◆ **Study questions**:
(A) Reproduce the part of the Chalgrove Brook text between "Chalgrove Brook is" and "Thame near Chiselhampton.", inclusive.
(B) Resume the Chalgrove Brook text where it ends, picking up after its last sentence.

Physical characteristics
- Source: Chilterns
- • location: Watlington
- Mouth: River Thame
- • location: Chiselhampton
- • coordinates: 51°41′03″N 1°08′33″E﻿ / ﻿51.6842°N 1.1424°E
- Length: c. 7 miles (11 km)

Basin features
- Progression: Chalgrove Brook→ Thame→ Thames→ North Sea

= Chalgrove Brook =

River in Oxfordshire, England

Chalgrove Brook is a chalk stream located in South Oxfordshire, England.

It is a left tributary of the River Thame. It rises in a number of natural springs at the foot of the Chiltern Hills in and near Watlington, and flows in a northwesterly direction for approximately 7 mi through Cuxham, Chalgrove, and Stadhampton, before emptying into the Thame near Chiselhampton.

◆ **Supplied data**:

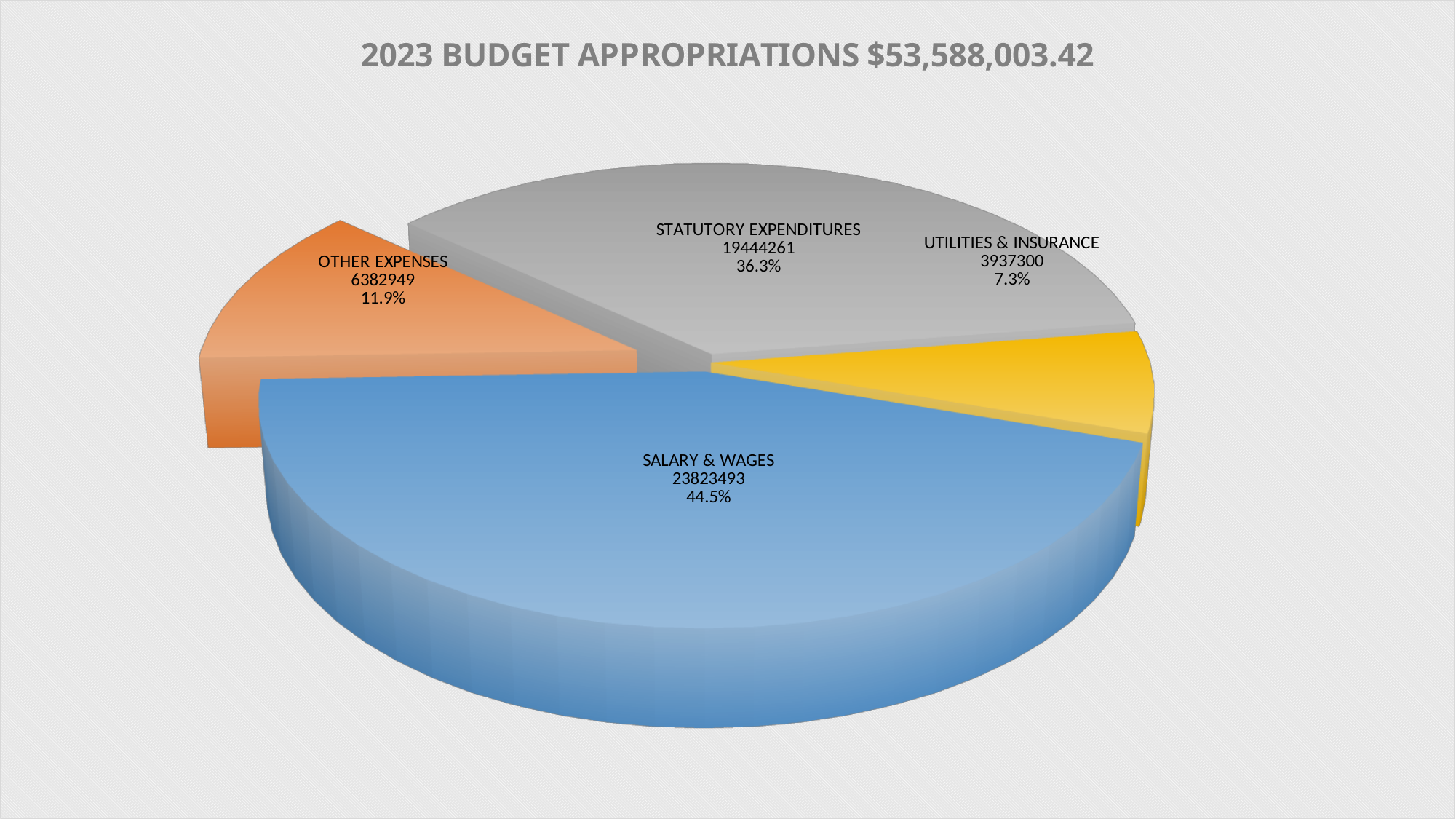
What is the value for STATUTORY EXPENDITURES? 19444261 What is the value for OTHER EXPENSES? 6382949 Which category has the largest slice? SALARY & WAGES What is the value for UTILITIES & INSURANCE? 3937300 What type of chart is shown on the slide? Pie chart What is the difference between the values for SALARY & WAGES and STATUTORY EXPENDITURES? 4379232 Which is larger, OTHER EXPENSES or UTILITIES & INSURANCE? OTHER EXPENSES What share of the pie does STATUTORY EXPENDITURES represent? 36.3% What is the value for SALARY & WAGES? 23823493 Which category has the smallest slice? UTILITIES & INSURANCE How many categories are shown in the pie chart? 4 What share of the pie does UTILITIES & INSURANCE represent? 7.3%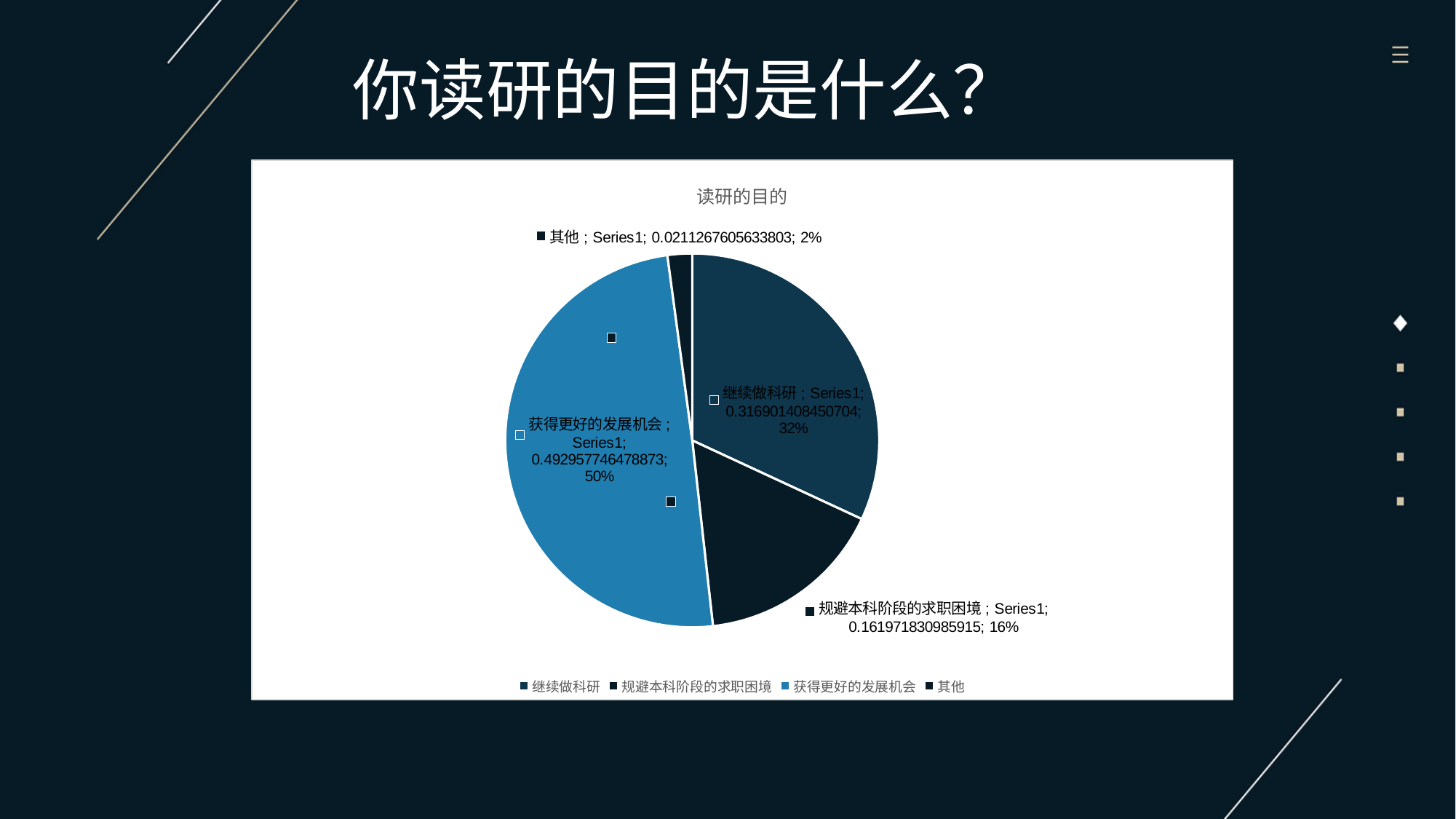
What percentage share does 获得更好的发展机会 have in the pie chart? 50% What percentage share does 其他 have in the pie chart? 2% What is the data value printed for 继续做科研? 0.316901408450704 What is the title of the chart? 读研的目的 Which category has the smallest slice of the pie? 其他 What kind of chart is shown on the slide? pie chart How many slices does the pie chart have? 4 Which category has the largest slice of the pie? 获得更好的发展机会 What percentage share does 继续做科研 have in the pie chart? 32% What is the data value printed for 其他? 0.0211267605633803 What is the difference in percentage points between the shares of 继续做科研 and 规避本科阶段的求职困境? 16%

◆ **Answers provided**:
(A)
Chalgrove Brook is a chalk stream located in South Oxfordshire, England.

It is a left tributary of the River Thame. It rises in a number of natural springs at the foot of the Chiltern Hills in and near Watlington, and flows in a northwesterly direction for approximately 7 mi through Cuxham, Chalgrove, and Stadhampton, before emptying into the Thame near Chiselhampton.

(B)
The brook floods occasionally, especially in and downstream of Chalgrove. To relieve this, a man-made conduit was built in Chalgrove, splitting the stream in two.

The stream is home to brown trout, mink, otter and water vole, and possibly also the endangered white-clawed crayfish. As part of the brook's conservation efforts, in 2023 a fish pass was created to circumvent Stadhampton Mill, making available 2 mi of the brook that was previously impassable to fish.